"""
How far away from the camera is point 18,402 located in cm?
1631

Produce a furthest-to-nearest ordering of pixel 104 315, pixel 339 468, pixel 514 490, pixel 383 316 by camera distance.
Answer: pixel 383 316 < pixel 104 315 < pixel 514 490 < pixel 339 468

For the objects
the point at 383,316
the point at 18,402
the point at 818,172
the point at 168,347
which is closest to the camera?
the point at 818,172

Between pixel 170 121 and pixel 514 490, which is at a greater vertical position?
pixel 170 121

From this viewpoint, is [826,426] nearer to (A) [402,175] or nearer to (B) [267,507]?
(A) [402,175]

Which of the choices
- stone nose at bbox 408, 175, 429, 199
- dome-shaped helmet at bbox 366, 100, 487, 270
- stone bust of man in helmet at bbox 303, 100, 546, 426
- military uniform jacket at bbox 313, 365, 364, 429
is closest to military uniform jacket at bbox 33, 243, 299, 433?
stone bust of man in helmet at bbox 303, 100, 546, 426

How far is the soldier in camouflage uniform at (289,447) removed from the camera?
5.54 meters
"""
Rewrite all the lines above, putting "army uniform jacket" wherever "military uniform jacket" appears and leaving everything else untouched.

How far away from the camera is point 18,402 located in cm?
1631

Produce a furthest-to-nearest ordering of pixel 104 315, pixel 339 468, pixel 514 490, pixel 383 316 by camera distance.
Answer: pixel 383 316 < pixel 104 315 < pixel 514 490 < pixel 339 468

For the objects
the point at 383,316
the point at 18,402
the point at 818,172
the point at 168,347
which is closest to the camera?
the point at 818,172

Between pixel 170 121 and pixel 514 490, which is at a greater vertical position?
pixel 170 121

From this viewpoint, is [826,426] nearer to (A) [402,175] or nearer to (B) [267,507]?
(A) [402,175]

Which of the choices
- stone nose at bbox 408, 175, 429, 199
- dome-shaped helmet at bbox 366, 100, 487, 270
- stone bust of man in helmet at bbox 303, 100, 546, 426
- army uniform jacket at bbox 313, 365, 364, 429
is closest to army uniform jacket at bbox 33, 243, 299, 433?
stone bust of man in helmet at bbox 303, 100, 546, 426

How far is the soldier in camouflage uniform at (289,447) removed from the camera?
5.54 meters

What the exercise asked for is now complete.